— start Excerpted data —

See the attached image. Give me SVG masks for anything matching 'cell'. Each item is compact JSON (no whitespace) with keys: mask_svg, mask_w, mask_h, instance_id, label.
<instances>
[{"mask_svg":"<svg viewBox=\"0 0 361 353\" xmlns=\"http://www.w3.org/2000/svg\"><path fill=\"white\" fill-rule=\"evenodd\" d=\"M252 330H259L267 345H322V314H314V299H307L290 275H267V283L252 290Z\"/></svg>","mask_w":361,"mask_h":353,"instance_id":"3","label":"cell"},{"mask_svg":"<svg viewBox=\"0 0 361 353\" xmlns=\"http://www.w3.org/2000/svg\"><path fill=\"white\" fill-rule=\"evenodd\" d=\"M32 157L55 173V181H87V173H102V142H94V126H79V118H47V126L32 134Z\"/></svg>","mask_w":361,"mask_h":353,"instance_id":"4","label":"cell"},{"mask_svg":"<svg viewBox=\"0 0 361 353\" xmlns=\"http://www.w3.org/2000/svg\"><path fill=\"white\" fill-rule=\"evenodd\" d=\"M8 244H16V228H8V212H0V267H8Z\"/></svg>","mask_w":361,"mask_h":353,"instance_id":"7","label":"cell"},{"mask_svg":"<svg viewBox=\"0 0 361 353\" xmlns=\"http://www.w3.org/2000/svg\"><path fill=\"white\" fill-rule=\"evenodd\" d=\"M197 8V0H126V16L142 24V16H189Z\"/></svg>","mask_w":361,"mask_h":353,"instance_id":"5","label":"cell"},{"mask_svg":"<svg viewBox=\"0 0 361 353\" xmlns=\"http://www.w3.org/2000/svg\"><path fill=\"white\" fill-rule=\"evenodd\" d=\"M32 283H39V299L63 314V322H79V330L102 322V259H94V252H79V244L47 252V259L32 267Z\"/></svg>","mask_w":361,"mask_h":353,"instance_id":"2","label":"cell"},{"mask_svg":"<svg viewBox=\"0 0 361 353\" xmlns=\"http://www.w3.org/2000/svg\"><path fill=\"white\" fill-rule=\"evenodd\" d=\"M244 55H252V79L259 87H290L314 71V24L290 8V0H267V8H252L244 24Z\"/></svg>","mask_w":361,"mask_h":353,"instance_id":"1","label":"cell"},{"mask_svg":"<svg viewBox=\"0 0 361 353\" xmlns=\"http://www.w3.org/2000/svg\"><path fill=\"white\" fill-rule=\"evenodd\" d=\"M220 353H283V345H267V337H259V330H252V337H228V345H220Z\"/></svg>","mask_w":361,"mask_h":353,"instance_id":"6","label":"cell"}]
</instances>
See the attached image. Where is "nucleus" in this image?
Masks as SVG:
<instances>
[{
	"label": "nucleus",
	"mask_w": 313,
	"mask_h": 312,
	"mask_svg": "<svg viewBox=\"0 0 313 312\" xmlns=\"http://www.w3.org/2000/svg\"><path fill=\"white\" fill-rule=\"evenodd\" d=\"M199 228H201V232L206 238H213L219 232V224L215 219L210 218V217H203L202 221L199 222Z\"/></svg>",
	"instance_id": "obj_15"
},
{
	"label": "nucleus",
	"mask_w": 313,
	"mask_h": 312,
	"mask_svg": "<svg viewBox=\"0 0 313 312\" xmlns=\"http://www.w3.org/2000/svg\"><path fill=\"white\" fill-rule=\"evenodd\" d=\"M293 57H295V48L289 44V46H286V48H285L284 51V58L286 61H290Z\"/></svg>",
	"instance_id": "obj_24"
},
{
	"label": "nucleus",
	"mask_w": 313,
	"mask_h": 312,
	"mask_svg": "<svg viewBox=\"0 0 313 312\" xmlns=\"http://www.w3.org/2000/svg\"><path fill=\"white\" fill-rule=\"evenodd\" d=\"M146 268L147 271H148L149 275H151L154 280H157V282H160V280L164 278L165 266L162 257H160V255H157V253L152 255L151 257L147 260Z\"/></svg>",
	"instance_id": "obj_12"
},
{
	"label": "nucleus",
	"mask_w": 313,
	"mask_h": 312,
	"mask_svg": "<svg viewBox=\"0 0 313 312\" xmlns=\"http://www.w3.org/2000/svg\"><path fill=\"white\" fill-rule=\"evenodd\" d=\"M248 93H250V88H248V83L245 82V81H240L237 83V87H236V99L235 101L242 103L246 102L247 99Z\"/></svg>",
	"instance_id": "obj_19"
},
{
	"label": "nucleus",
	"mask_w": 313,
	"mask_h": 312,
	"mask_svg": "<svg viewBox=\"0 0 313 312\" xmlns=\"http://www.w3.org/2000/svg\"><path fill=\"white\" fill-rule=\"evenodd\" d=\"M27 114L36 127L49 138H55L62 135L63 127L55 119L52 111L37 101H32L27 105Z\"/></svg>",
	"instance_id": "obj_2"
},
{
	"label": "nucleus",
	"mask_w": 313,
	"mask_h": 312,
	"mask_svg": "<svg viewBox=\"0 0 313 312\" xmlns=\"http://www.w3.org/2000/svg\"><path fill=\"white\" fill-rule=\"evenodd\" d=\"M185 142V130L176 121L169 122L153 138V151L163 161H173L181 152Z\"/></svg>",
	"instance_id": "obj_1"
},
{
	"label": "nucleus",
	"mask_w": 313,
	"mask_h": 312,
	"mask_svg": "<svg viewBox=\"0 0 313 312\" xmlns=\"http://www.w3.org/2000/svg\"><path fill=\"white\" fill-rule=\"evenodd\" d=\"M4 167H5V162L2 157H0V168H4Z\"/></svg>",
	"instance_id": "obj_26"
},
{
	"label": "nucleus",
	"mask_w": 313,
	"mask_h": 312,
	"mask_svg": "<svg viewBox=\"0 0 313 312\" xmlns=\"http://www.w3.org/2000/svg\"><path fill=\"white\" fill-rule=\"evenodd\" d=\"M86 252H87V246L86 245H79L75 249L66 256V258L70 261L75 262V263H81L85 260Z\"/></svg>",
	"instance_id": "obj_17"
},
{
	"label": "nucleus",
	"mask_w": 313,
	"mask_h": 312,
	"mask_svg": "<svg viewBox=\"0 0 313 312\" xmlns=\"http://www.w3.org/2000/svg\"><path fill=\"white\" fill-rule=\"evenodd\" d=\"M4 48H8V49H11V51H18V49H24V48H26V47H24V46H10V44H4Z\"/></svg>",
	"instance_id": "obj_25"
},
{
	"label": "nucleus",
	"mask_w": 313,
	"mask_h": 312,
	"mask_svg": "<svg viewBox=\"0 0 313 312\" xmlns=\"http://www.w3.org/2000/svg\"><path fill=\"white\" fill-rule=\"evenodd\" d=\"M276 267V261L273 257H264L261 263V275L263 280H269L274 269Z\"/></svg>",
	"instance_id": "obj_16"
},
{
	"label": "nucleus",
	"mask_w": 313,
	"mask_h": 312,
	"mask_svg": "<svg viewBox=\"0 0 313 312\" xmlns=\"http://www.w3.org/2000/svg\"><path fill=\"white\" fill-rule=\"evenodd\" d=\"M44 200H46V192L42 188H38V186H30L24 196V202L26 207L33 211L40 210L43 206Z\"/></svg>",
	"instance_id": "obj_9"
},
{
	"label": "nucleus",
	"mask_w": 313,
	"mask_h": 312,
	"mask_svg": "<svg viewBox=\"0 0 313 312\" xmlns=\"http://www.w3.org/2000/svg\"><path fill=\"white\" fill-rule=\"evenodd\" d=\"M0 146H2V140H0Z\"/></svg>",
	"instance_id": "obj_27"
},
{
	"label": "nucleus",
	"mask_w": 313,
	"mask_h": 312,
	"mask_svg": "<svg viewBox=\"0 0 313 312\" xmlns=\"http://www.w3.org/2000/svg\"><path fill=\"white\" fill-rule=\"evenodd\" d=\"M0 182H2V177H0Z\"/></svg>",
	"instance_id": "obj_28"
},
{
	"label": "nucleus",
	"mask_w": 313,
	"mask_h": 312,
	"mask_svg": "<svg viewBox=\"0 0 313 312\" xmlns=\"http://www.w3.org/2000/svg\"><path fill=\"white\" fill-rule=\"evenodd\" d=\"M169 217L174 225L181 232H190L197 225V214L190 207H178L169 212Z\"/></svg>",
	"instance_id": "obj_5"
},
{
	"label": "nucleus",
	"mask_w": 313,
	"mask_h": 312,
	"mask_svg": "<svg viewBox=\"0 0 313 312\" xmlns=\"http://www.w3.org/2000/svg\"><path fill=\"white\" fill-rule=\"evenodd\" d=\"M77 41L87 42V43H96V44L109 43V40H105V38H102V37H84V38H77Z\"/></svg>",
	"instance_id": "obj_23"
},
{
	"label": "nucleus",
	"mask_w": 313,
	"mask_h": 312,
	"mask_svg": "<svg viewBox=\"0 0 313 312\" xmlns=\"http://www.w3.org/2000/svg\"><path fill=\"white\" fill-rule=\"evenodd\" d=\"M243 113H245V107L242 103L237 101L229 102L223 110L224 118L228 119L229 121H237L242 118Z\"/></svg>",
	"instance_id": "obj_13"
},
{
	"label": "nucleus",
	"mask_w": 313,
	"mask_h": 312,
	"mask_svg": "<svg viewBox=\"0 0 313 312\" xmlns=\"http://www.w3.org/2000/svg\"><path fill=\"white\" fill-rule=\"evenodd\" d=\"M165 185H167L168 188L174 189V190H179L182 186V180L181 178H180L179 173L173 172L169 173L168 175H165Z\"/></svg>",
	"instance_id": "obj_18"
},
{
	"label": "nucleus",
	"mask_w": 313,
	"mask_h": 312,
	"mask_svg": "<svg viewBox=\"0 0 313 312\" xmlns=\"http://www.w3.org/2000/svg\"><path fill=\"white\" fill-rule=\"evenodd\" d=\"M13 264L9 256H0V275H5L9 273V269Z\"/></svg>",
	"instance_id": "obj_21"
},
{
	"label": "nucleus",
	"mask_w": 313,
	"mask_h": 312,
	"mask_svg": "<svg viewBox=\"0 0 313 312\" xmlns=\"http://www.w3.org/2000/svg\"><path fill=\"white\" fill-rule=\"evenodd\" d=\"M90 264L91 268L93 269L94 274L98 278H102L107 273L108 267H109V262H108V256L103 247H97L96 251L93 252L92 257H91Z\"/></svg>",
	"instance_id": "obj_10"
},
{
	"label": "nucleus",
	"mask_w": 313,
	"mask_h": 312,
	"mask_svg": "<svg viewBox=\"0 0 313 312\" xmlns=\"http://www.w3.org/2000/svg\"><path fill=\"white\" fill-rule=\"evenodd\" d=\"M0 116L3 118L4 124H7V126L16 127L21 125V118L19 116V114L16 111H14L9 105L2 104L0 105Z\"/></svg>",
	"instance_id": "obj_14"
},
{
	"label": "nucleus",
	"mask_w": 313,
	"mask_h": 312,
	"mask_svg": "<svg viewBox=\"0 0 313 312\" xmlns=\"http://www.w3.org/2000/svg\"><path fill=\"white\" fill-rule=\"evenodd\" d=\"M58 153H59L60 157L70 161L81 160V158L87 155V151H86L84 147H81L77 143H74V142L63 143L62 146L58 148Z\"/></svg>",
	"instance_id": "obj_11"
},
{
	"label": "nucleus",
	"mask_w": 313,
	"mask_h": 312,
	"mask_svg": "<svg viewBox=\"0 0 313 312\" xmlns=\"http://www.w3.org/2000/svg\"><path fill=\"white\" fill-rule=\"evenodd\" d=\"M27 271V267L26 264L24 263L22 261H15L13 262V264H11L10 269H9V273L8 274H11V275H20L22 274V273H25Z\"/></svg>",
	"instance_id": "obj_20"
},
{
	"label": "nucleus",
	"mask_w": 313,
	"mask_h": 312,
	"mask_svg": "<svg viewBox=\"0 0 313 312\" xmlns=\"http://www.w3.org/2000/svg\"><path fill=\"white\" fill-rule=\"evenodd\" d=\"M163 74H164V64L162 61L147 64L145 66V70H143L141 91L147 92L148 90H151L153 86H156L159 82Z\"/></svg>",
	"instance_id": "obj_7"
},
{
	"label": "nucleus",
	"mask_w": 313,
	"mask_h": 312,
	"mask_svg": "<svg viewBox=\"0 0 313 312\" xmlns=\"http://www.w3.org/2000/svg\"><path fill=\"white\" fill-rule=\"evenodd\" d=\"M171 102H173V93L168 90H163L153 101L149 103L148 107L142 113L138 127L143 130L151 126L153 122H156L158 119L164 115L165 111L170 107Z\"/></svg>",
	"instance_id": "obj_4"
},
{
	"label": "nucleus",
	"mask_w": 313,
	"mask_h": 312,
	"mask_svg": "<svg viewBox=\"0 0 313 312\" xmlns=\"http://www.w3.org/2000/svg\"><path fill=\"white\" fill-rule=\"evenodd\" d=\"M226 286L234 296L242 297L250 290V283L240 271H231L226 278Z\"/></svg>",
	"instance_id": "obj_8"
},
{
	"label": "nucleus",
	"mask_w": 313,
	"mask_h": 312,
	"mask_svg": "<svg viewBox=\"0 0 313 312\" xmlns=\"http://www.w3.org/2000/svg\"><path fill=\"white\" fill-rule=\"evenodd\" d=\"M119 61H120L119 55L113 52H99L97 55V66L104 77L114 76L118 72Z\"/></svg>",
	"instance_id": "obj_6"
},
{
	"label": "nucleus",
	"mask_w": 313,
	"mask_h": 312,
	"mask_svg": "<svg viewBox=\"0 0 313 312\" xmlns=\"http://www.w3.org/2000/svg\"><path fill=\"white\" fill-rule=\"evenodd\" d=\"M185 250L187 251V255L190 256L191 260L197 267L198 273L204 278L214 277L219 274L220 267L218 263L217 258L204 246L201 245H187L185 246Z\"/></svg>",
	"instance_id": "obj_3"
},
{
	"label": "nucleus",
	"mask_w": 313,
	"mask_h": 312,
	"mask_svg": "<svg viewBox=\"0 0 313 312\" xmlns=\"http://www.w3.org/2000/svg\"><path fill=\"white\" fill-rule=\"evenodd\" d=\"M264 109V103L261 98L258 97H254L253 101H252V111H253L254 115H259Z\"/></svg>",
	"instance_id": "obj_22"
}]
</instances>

— end Excerpted data —

Gather every line from the entries above that contains the string "image".

Answer in full:
See the attached image. Give me SVG masks for anything matching 'cell'. Each item is compact JSON (no whitespace) with keys: mask_svg, mask_w, mask_h, instance_id, label.
See the attached image. Where is "nucleus" in this image?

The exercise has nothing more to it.